(Dataset items)
■ ■ ■ ■ ■
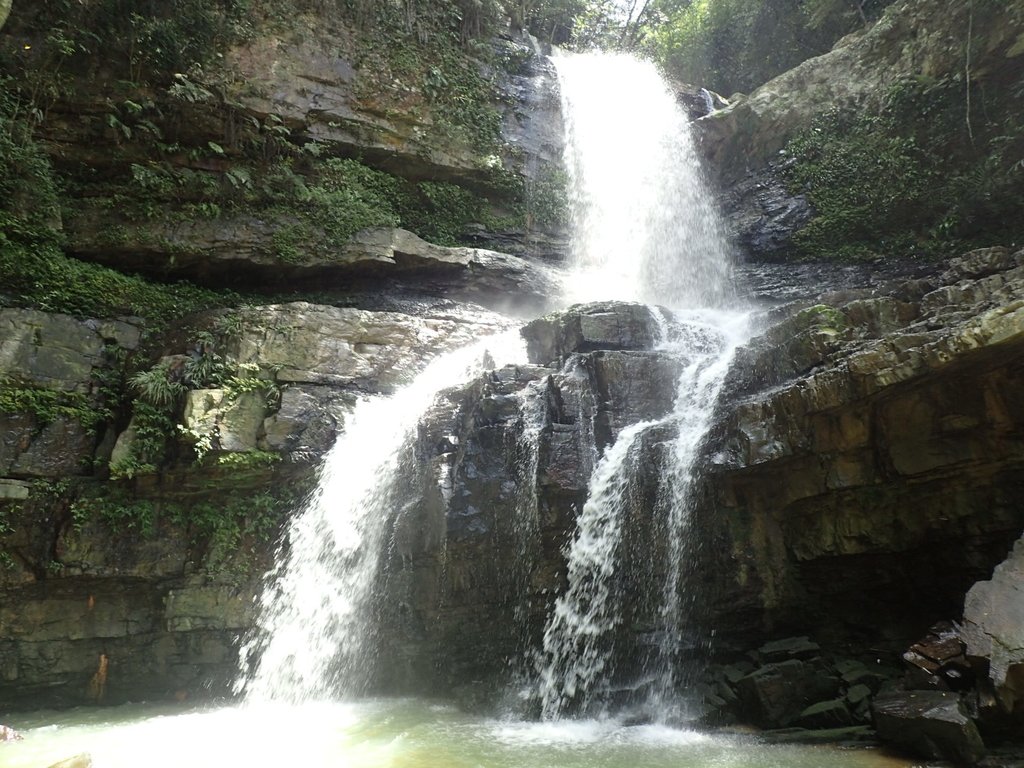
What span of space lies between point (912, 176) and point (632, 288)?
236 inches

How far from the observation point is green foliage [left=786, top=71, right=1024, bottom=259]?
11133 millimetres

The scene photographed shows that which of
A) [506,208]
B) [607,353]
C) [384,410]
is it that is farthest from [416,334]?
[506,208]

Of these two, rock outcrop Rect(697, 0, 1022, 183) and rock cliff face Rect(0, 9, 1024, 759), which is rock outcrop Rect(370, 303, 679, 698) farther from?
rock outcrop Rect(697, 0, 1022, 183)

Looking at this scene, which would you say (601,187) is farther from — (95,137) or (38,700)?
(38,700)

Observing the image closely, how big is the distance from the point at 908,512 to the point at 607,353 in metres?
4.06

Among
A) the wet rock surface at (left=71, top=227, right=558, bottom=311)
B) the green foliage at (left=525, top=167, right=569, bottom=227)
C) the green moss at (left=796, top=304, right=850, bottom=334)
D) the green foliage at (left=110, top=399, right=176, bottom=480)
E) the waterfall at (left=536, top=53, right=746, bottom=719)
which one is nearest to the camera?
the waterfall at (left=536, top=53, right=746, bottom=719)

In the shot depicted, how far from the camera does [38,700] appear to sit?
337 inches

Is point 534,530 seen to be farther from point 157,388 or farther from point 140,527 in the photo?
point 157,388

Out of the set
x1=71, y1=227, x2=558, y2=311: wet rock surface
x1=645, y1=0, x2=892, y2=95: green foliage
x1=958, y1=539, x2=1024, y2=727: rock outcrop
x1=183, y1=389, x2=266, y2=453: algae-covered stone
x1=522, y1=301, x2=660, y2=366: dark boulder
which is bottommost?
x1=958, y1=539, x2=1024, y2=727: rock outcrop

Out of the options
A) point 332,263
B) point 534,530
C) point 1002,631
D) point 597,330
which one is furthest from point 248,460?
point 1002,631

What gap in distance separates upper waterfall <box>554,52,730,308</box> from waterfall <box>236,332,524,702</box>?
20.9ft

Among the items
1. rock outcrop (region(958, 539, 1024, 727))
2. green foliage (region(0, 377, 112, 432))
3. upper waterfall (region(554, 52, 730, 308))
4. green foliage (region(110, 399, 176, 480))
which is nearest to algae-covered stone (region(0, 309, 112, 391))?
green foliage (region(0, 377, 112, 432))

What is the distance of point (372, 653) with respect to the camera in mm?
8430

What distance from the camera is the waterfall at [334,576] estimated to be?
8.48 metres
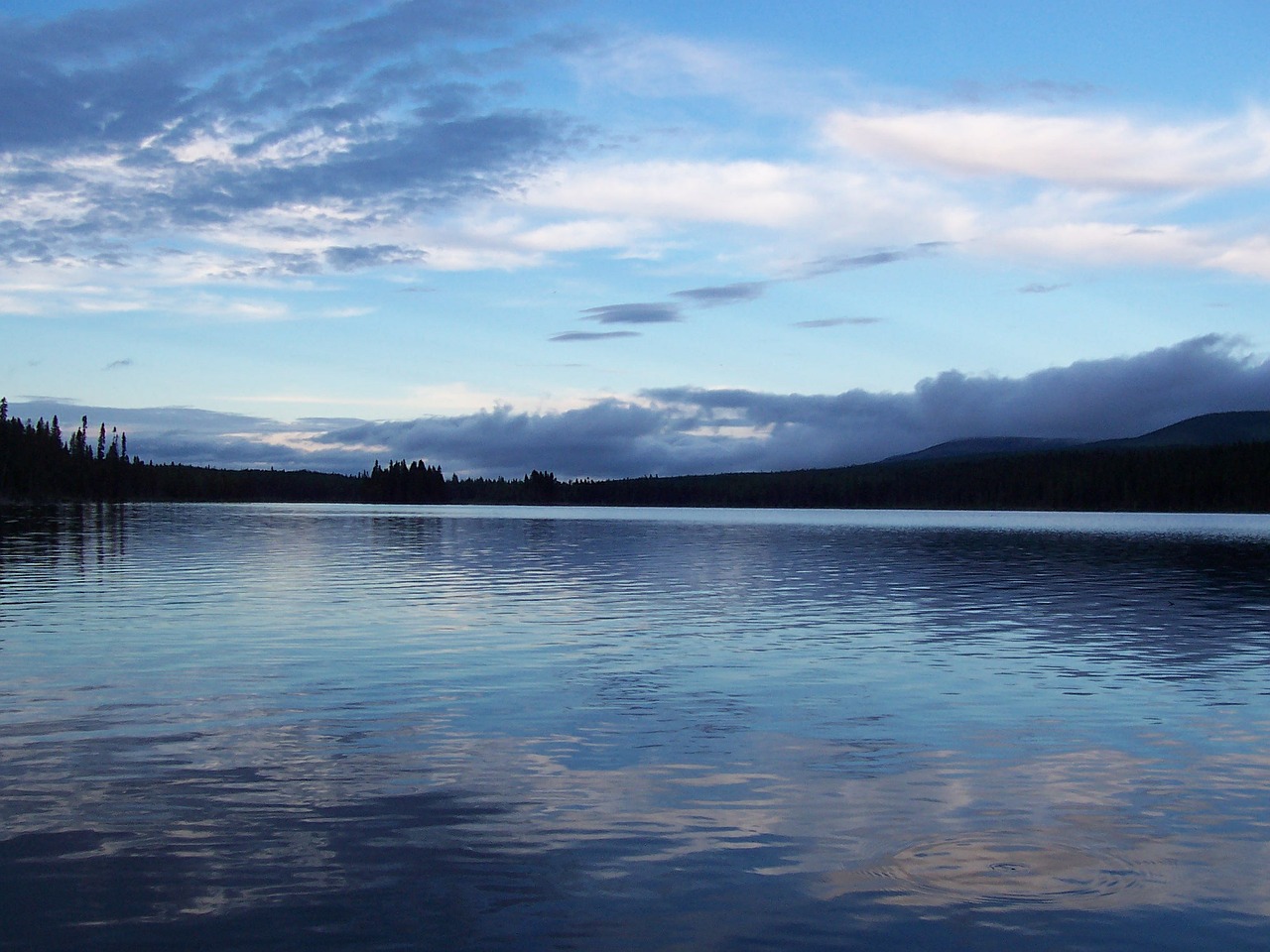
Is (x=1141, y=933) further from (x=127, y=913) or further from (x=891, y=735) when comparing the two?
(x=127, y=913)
■ ■ ■ ■ ■
Please copy out all the rows above, replacing "camera" with "viewer" wherever it occurs and keeping everything else unchanged. Leave the pictures out.

What span of space lies between point (912, 176) and point (632, 288)?
236 inches

How far from the observation point is green foliage [left=786, top=71, right=1024, bottom=259]?
11133 millimetres

The scene photographed shows that which of
A) [506,208]
B) [607,353]
C) [384,410]
is it that is farthest from [416,334]?
[506,208]

Of these two, rock outcrop Rect(697, 0, 1022, 183) and rock cliff face Rect(0, 9, 1024, 759), which is rock outcrop Rect(370, 303, 679, 698) farther from?
rock outcrop Rect(697, 0, 1022, 183)

Looking at this scene, which would you say (601,187) is farther from — (95,137) or (38,700)?
(38,700)

Observing the image closely, how big is the distance from the point at 908,512 to the point at 607,353 in metres?
4.06

Among
A) the wet rock surface at (left=71, top=227, right=558, bottom=311)
B) the green foliage at (left=525, top=167, right=569, bottom=227)
C) the green moss at (left=796, top=304, right=850, bottom=334)
D) the green foliage at (left=110, top=399, right=176, bottom=480)
E) the waterfall at (left=536, top=53, right=746, bottom=719)
which one is nearest to the viewer?
the waterfall at (left=536, top=53, right=746, bottom=719)

In the shot depicted, how far from the viewer does [38,700] appear to sit?
337 inches

Is point 534,530 seen to be farther from point 157,388 or farther from point 140,527 in the photo?
point 157,388

Out of the set
x1=71, y1=227, x2=558, y2=311: wet rock surface
x1=645, y1=0, x2=892, y2=95: green foliage
x1=958, y1=539, x2=1024, y2=727: rock outcrop
x1=183, y1=389, x2=266, y2=453: algae-covered stone
x1=522, y1=301, x2=660, y2=366: dark boulder
which is bottommost?
x1=958, y1=539, x2=1024, y2=727: rock outcrop

Out of the options
A) point 332,263
B) point 534,530
C) point 1002,631
D) point 597,330
which one is furthest from point 248,460?
point 1002,631

What gap in distance separates upper waterfall <box>554,52,730,308</box> from waterfall <box>236,332,524,702</box>?
20.9ft

Among the items
1. rock outcrop (region(958, 539, 1024, 727))
2. green foliage (region(0, 377, 112, 432))
3. upper waterfall (region(554, 52, 730, 308))
4. green foliage (region(110, 399, 176, 480))
which is nearest to algae-covered stone (region(0, 309, 112, 391))?
green foliage (region(0, 377, 112, 432))

What is the distance of point (372, 653) with respect to the viewer in mm?
8430

What distance from the viewer is the waterfall at [334,576] estimated to be?
8.48 metres
Is (x=1141, y=933) further from (x=127, y=913) or further from (x=891, y=735) when comparing the two?
(x=127, y=913)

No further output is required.